Learn how our advanced search query builder works and which search strategies you can use in Overton Index.
Our advanced search query builder guides you to create effective, precise searches. It helps you build complex queries, apply search strategies as they function in Overton Index, and refine your search with the query visualiser.

Using the query builder
This step-by-step guide introduces the query builder and shows you how to construct a simple search query for policy documents.
Directory of advanced search strategies
Boolean operators
- Operators like AND, OR and NOT combine search terms and control how terms relate within a query.
- Select operators from the dropdown that appears after a search term is entered.
Example: "covid-19" AND protection NOT masks
This query finds documents that contain both “covid-19” and “protection” but do not contain the word “masks” within the full-text.
Parentheses
- Use parentheses to group terms and control logical order.
- Search terms inside of the brackets are evaluated first as a separate expression.
- Add parentheses by clicking on the ‘Add group’ or ‘Add nested group’ option below the query line.
Example: (governance AND ("data science" OR "artificial intelligence")) OR "AI ethics“
This query finds documents containing governance and (data science or artificial intelligence), or contain the exact phrase AI ethics.
Phrase search
- Search terms that are not contained within quotation marks will be searched for as individual words.
- For example:
income taxwill match documents where there are instances of income and tax but not necessarily adjacent. - Find documents where your words appear together in a phrase by selecting ‘exact phrase’ from the dropdown box to the right of the query line.
Example:"income tax"
This query finds documents where “income tax” appears as a phrase with these words in this exact order within the full-text.
Proximity search
- Search for words occurring near each using the ~N operator.
- “N” is how many words are allowed in between each part of your phrase.
Example:"data science"~1
This query finds documents containing the words “data” and “science” next to each other or with one word between them where “data” appears first and “science” appears second.
In this example, “data science” and “data and science” would match, but “data indicates that science” and “science of data” wouldn’t.
Semantic search
- Semantic searching focuses on meaning rather than exact keyword matching.
- Using the similar search will find documents that share semantic similarity with the text you have used in your search.
- Run a semantic search by selecting “Similar” from the “Search within” dropdown box at the top of query builder and entering at least 2 lines of text into the query box.
- You can use Overton’s AI generated document summaries to search for other similar documents – just copy and paste the summary into the query builder and run a search.

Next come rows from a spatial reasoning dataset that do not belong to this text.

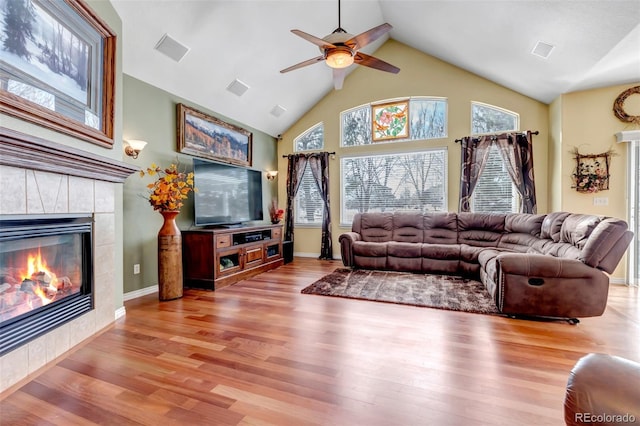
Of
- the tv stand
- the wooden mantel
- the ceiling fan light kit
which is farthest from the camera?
the tv stand

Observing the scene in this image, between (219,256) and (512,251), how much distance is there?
4.09 metres

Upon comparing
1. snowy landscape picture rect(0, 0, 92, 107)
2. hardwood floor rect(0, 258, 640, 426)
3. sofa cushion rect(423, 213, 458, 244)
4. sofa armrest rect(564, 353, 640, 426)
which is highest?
snowy landscape picture rect(0, 0, 92, 107)

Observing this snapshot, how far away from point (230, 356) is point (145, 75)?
11.3ft

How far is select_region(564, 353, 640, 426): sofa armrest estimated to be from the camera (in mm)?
717

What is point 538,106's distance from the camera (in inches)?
190

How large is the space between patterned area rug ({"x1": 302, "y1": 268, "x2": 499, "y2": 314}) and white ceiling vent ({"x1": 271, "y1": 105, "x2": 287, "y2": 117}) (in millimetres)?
3269

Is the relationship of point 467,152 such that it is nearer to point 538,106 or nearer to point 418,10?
point 538,106

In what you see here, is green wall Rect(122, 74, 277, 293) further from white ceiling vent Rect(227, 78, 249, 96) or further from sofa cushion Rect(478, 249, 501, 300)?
sofa cushion Rect(478, 249, 501, 300)

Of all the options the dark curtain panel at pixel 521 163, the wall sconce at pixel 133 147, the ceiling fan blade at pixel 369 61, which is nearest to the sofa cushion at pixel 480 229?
the dark curtain panel at pixel 521 163

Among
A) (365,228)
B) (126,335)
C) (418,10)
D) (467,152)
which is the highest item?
(418,10)

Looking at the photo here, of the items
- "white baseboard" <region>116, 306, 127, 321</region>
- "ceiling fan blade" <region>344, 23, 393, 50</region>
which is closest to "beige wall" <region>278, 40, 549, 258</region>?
"ceiling fan blade" <region>344, 23, 393, 50</region>

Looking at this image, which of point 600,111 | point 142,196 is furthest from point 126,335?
point 600,111

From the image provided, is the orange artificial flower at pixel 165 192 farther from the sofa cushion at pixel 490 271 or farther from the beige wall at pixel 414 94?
the sofa cushion at pixel 490 271

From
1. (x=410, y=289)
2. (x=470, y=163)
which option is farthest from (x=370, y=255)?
(x=470, y=163)
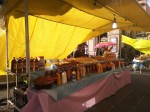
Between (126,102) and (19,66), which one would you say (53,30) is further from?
(126,102)

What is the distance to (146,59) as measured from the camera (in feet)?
40.6

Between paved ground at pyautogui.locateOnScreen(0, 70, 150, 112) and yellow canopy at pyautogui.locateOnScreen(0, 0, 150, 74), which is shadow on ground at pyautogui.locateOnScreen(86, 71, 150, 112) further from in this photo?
yellow canopy at pyautogui.locateOnScreen(0, 0, 150, 74)

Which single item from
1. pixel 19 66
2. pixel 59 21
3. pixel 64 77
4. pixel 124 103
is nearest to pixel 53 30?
pixel 59 21

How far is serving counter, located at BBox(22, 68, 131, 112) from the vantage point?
2969 mm

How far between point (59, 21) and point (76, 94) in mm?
2689

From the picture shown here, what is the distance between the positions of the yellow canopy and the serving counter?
1.75 metres

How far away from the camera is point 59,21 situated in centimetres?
564

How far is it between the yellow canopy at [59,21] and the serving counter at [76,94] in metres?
1.75

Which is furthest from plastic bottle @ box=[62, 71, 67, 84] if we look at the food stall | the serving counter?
the food stall

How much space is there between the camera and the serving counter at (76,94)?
9.74 feet

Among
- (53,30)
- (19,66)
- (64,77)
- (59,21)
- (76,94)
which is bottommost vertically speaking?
(76,94)

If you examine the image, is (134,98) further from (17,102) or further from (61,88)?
(17,102)

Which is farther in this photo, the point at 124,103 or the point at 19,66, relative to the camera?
the point at 124,103

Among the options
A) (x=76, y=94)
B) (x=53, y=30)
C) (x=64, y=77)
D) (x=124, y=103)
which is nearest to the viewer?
(x=64, y=77)
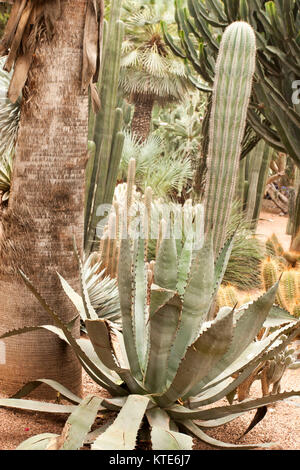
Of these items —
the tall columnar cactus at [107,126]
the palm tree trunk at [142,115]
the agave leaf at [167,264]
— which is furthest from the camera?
the palm tree trunk at [142,115]

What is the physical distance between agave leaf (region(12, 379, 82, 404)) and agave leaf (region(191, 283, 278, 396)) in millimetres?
597

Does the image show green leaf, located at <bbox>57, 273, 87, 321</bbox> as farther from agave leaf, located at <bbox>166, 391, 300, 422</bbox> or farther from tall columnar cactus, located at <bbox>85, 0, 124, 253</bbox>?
tall columnar cactus, located at <bbox>85, 0, 124, 253</bbox>

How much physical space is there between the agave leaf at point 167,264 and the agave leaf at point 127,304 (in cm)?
12

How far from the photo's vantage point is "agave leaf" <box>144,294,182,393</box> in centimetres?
239

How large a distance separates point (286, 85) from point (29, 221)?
196 inches

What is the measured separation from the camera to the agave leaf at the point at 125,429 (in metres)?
2.09

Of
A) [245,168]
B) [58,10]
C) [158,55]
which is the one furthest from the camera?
[158,55]

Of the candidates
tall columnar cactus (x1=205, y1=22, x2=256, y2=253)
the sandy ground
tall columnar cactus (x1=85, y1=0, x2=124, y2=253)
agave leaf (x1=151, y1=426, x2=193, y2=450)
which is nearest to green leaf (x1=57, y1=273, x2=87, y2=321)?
agave leaf (x1=151, y1=426, x2=193, y2=450)

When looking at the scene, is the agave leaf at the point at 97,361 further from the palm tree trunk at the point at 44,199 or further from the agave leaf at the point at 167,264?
the agave leaf at the point at 167,264

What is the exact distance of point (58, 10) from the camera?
301cm

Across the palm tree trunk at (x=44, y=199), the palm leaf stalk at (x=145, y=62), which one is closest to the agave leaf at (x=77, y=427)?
the palm tree trunk at (x=44, y=199)

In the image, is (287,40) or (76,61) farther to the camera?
(287,40)
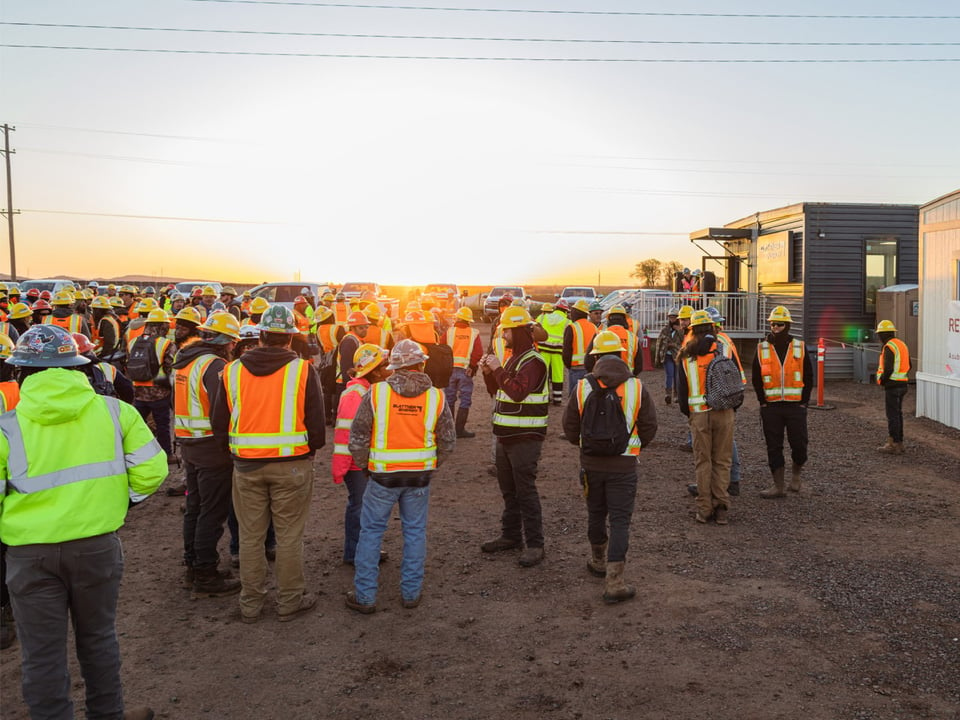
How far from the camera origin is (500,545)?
6395 mm

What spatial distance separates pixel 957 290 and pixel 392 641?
11.7 m

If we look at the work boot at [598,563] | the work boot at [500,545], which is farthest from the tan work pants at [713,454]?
the work boot at [500,545]

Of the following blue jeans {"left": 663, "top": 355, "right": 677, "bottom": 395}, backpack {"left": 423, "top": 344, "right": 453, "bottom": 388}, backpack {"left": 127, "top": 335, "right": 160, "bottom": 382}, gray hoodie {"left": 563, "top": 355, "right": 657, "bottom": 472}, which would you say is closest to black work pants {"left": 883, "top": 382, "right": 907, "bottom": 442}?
blue jeans {"left": 663, "top": 355, "right": 677, "bottom": 395}

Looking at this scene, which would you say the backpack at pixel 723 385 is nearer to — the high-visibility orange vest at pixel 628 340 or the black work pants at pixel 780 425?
the black work pants at pixel 780 425

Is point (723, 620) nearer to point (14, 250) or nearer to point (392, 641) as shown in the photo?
point (392, 641)

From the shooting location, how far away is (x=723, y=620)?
503 centimetres

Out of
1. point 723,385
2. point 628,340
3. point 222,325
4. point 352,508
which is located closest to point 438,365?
point 628,340

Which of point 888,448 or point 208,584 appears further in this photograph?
point 888,448

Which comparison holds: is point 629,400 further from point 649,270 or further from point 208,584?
point 649,270

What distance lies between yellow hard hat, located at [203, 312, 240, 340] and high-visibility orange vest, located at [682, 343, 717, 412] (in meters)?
4.38

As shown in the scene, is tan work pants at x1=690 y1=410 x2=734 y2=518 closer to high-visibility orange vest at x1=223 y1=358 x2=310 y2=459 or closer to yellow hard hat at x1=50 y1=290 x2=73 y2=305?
high-visibility orange vest at x1=223 y1=358 x2=310 y2=459

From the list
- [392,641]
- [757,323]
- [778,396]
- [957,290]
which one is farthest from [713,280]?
[392,641]

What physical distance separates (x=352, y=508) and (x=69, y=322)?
6773 mm

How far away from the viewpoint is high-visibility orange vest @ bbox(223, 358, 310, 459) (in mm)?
4848
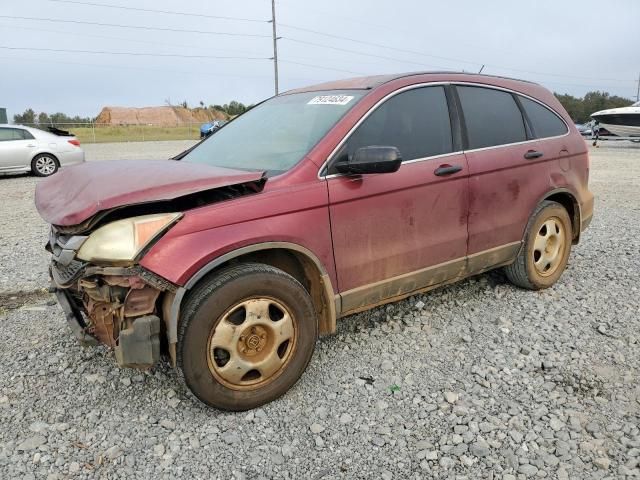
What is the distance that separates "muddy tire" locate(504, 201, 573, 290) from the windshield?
1.93 meters

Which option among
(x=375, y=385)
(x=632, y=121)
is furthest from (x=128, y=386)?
(x=632, y=121)

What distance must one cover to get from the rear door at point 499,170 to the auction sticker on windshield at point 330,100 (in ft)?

Example:The document discusses the mental health impacts of climate change and provides guidance on how to maintain mental well-being during this challenging time. It highlights the various stressors associated with climate change, including extreme weather events, heatwaves, and droughts, which can lead to anxiety, depression, and post-traumatic stress disorder.
This query finds documents that will share similar context and content.
Learn more about ‘Searching for Similar Policy Documents.’
Special characters and accents
- Overton is sensitive to diacritics, accents or special characters.
- Searching Overton for “nino” will return different results than a search for “niño”.
- When conducting a search for an individual in the People search, we recommend including special characters.
Example: “Bernhard Schölkopf” rather than “Bernhard Scholkopf“
Specific field searches for policy documents
- Users can search within specific fields such as full-text, title, abstract, domain, policy organisation author or similar.
- Users can only search within one field per query. Multi-field searching is not yet supported.
- The field is selected by clicking on the ‘Search within’ dropdown near the top of the query builder.
Explanation of search fields for policy documents
- Full-text:searches within the full-text of policy documents including all the other fields.
- Title: searches within the title only.
- Domain: will return documents that cite specific domains.
- Policy author: will find outputs from a specific organisational policy author.
- ID: A site-specific identifier assigned to output like a catalog number or DOI (eg. JR127882 for a policy document authored by the Joint Research Centre ). We only collect these for certain sources.
- Similar: Semantic search, focusing on meaning rather than exact keyword matching. Search is conducted using our AI generated document summaries.
Additionally, users can search within the title and abstracts of policy documents simultaneously.
- This field search requires manual entry in the query builder using the prepend
abstract:before the search terms. - The limitation to this search as many policy documents do not have author provided abstracts.
Specific field searches for scholarly articles
- Users can search within specific fields such as author, title, abstract, ID or within all these fields simultaneously using ‘All fields.’
- Users can only select one field option per query.
- The field is selected by clicking on the ‘Search within’ dropdown near the top of the query builder.
Explanation of search fields for scholarly articles
- All fields: searches within all available metadata fields for scholarly articles including title, abstract, authors, IDs and more.
- Title: searches for words within the title of scholarly articles only.
- Abstract: will find articles with the words within the title or abstract of scholarly works.
- Author: finds scholarly outputs authored by a specific person
- ID: searches for specific identifiers including DOIs, PubMed IDs, ORCIDs, or grant IDs.